(Questions about scene geometry)
--- begin ---
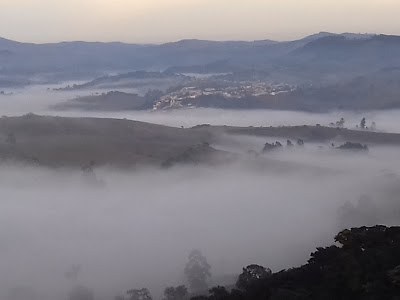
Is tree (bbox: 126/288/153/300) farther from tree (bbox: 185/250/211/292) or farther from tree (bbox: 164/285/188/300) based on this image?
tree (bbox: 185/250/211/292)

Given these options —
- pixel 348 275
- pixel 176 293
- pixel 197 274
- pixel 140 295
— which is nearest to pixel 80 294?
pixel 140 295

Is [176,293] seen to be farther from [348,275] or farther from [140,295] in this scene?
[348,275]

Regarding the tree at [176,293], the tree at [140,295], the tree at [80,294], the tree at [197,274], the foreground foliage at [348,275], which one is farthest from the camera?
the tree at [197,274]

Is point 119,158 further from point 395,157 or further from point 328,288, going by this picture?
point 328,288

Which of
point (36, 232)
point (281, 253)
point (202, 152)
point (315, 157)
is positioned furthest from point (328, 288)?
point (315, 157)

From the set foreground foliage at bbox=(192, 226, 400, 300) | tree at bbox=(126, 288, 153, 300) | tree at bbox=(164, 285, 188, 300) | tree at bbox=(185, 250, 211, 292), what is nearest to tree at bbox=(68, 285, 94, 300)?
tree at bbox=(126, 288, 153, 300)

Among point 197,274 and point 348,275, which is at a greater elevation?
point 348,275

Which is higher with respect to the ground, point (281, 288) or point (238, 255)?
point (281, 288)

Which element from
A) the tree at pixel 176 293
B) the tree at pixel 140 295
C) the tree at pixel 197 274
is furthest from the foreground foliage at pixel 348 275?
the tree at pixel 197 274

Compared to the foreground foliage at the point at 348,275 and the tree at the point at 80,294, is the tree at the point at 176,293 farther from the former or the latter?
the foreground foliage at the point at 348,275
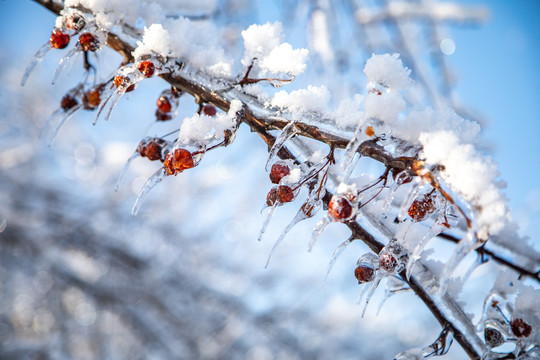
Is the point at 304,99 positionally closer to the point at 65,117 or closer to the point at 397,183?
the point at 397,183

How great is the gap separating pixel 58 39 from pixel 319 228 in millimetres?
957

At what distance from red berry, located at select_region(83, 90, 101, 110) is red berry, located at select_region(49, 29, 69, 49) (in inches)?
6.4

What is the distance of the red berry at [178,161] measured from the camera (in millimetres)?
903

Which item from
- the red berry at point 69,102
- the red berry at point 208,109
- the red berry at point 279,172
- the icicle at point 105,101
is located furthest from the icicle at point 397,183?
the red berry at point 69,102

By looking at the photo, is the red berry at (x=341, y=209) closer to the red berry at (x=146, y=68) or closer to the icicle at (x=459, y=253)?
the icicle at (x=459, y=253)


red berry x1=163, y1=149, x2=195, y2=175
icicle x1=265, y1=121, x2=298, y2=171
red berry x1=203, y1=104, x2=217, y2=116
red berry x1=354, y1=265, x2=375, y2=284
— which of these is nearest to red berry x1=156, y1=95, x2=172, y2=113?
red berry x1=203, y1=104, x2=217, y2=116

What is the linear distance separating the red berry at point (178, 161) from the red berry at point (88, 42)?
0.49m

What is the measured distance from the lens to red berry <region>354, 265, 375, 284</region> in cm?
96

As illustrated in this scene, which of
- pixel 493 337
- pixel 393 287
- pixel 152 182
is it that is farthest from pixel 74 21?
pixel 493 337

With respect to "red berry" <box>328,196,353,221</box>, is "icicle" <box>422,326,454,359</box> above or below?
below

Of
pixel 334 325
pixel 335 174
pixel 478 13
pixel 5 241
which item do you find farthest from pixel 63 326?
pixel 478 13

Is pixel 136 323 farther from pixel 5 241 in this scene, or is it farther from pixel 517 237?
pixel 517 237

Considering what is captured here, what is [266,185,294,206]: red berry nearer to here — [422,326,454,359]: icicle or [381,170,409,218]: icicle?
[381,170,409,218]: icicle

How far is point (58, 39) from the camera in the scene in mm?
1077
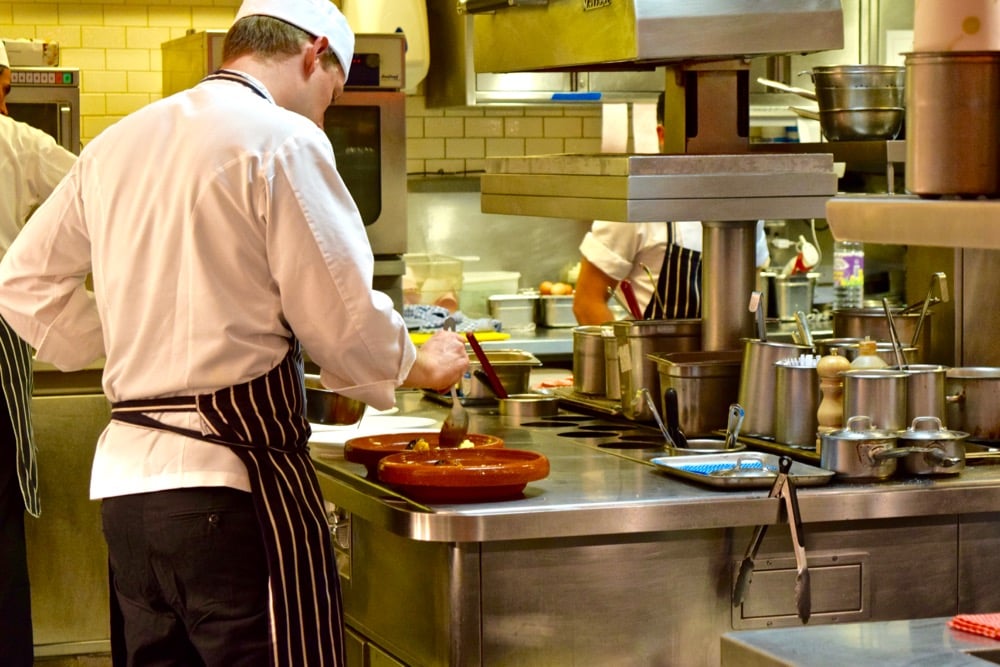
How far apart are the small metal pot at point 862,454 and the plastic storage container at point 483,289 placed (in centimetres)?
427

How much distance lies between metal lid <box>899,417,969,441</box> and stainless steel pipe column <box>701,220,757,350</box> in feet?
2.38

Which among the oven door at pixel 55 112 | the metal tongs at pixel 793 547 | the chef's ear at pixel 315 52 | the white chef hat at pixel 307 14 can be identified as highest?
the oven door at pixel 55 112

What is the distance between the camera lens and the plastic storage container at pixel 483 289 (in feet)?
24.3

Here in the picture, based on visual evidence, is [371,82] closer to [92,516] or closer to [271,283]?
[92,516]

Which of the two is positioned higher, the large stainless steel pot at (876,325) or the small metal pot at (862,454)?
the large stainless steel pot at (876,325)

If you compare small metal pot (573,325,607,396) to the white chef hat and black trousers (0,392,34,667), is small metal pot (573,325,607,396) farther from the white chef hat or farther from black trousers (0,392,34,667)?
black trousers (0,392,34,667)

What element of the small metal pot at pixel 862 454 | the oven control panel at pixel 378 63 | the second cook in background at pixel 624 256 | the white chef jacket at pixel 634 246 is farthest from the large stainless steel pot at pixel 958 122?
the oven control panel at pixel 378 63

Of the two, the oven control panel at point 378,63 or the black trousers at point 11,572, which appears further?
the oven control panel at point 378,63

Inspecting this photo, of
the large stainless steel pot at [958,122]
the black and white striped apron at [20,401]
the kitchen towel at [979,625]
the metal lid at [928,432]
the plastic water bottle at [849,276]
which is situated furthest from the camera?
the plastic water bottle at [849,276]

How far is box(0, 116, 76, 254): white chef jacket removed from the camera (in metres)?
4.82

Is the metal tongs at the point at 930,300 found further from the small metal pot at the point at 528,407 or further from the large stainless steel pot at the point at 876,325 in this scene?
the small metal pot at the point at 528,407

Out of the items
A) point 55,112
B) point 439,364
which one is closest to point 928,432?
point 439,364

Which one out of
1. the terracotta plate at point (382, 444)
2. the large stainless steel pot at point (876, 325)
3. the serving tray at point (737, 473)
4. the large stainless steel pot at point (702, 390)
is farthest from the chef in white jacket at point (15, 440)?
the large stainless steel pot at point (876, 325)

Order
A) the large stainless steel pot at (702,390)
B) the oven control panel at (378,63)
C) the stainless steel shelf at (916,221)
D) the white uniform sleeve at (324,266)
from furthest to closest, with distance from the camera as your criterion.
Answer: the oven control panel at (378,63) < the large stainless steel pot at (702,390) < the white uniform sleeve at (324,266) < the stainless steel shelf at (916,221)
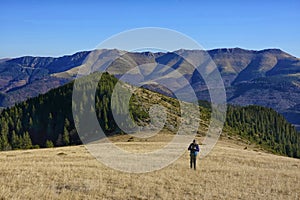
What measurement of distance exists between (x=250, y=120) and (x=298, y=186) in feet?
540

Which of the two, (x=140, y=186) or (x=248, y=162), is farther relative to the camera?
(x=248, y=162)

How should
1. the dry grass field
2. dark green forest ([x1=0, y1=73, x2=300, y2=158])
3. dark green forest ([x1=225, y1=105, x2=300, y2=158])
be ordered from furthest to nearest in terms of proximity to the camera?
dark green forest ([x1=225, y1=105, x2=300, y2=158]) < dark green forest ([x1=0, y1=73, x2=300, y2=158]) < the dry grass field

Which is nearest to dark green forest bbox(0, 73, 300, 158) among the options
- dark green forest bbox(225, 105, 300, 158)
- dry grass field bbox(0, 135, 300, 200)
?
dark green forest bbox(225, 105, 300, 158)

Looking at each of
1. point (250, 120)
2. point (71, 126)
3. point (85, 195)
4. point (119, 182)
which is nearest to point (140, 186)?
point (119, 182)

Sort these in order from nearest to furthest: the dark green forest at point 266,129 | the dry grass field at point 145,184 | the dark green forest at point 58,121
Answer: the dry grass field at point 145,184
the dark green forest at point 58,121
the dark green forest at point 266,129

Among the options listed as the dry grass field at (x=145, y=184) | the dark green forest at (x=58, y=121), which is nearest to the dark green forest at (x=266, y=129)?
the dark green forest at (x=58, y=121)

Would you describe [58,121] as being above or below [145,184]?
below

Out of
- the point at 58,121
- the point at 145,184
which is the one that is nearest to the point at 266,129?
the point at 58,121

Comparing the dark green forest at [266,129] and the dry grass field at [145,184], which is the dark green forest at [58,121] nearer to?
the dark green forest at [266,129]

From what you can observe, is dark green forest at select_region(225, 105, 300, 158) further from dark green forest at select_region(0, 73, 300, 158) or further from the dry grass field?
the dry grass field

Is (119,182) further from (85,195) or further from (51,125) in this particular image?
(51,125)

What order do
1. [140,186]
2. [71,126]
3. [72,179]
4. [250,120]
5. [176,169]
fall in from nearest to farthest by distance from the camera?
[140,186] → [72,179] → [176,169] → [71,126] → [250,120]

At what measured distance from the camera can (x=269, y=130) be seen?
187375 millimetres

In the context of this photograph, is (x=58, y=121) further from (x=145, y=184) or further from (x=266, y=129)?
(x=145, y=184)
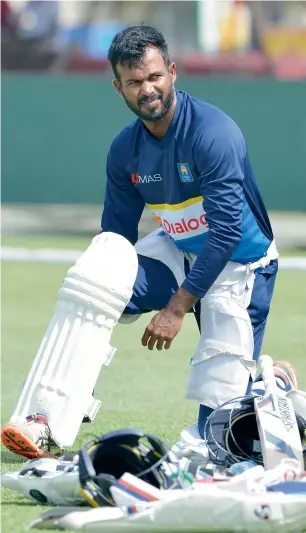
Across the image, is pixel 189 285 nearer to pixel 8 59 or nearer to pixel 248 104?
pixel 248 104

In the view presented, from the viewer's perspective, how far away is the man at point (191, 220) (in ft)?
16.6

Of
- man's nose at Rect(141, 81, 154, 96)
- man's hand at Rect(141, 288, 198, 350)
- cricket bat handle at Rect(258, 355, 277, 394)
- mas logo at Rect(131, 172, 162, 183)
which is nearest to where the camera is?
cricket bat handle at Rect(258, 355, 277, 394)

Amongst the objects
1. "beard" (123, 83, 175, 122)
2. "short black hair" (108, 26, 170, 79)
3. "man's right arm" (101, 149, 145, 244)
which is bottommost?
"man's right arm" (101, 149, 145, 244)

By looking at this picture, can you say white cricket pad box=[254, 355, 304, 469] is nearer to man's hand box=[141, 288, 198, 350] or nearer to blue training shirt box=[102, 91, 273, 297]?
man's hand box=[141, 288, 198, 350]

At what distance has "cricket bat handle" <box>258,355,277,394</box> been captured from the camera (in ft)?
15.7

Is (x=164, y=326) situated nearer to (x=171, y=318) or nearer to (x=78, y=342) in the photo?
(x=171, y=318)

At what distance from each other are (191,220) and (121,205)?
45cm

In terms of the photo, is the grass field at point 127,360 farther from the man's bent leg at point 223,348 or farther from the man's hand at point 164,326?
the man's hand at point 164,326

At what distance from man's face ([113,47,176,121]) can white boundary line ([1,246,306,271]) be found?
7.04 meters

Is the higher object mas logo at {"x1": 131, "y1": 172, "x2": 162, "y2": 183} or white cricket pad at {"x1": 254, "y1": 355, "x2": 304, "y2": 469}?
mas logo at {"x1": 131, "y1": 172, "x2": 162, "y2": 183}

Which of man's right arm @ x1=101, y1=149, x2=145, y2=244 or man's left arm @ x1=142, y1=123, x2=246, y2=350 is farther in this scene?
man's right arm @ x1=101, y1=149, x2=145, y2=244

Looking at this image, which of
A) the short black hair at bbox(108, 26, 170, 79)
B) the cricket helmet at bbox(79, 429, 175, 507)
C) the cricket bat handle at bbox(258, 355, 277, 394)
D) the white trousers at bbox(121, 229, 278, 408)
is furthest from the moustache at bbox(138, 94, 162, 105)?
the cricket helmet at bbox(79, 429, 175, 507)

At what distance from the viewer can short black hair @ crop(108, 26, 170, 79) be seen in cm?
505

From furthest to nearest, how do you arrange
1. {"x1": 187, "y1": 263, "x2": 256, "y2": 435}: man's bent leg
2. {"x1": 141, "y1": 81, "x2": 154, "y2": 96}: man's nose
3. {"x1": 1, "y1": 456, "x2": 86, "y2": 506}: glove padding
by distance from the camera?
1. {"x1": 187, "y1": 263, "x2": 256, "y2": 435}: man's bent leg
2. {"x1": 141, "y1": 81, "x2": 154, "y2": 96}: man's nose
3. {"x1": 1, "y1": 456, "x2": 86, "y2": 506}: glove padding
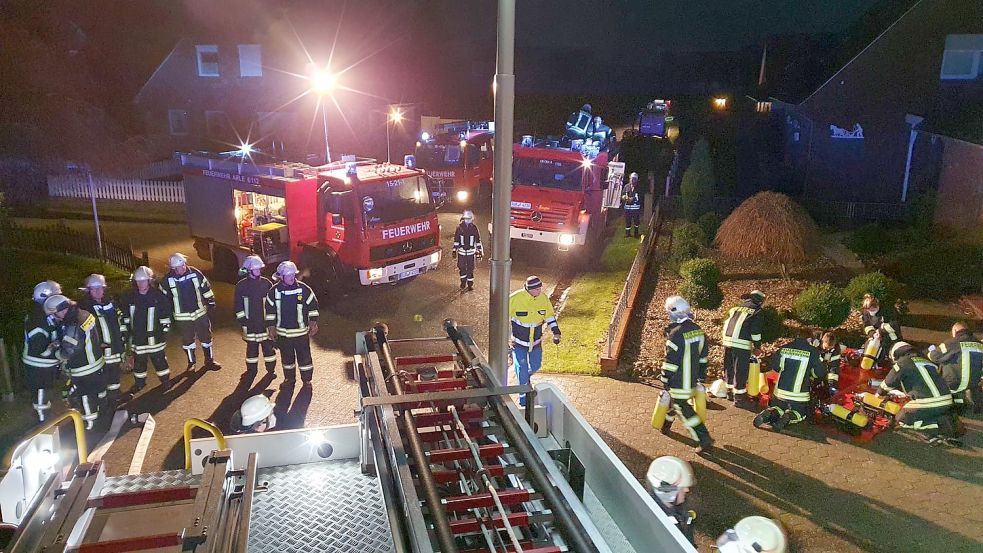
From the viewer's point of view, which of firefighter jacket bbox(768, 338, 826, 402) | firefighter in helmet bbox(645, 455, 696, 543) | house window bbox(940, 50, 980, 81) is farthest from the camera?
--- end ---
▶ What this task involves
Rewrite everything from the line containing "Looking at this image, which of" down to the end of the entries, swapping "moustache" for "beard" and keeping all else the same. Leave the pictures out of your answer.

▶ Task response
Looking at this image, which of
A) the short black hair at bbox(108, 26, 170, 79)
B) the cricket helmet at bbox(79, 429, 175, 507)
C) the cricket bat handle at bbox(258, 355, 277, 394)
D) the white trousers at bbox(121, 229, 278, 408)
is furthest from the beard at bbox(138, 94, 162, 105)?
the cricket helmet at bbox(79, 429, 175, 507)

At what distance from the viewer can short black hair @ crop(108, 26, 170, 79) be seen in cm?
505

From furthest to nearest, how do you arrange
1. {"x1": 187, "y1": 263, "x2": 256, "y2": 435}: man's bent leg
2. {"x1": 141, "y1": 81, "x2": 154, "y2": 96}: man's nose
3. {"x1": 1, "y1": 456, "x2": 86, "y2": 506}: glove padding
by distance from the camera?
1. {"x1": 187, "y1": 263, "x2": 256, "y2": 435}: man's bent leg
2. {"x1": 141, "y1": 81, "x2": 154, "y2": 96}: man's nose
3. {"x1": 1, "y1": 456, "x2": 86, "y2": 506}: glove padding
From the viewer's point of view, which of firefighter jacket bbox(768, 338, 826, 402) | firefighter in helmet bbox(645, 455, 696, 543) | house window bbox(940, 50, 980, 81) is farthest from the camera?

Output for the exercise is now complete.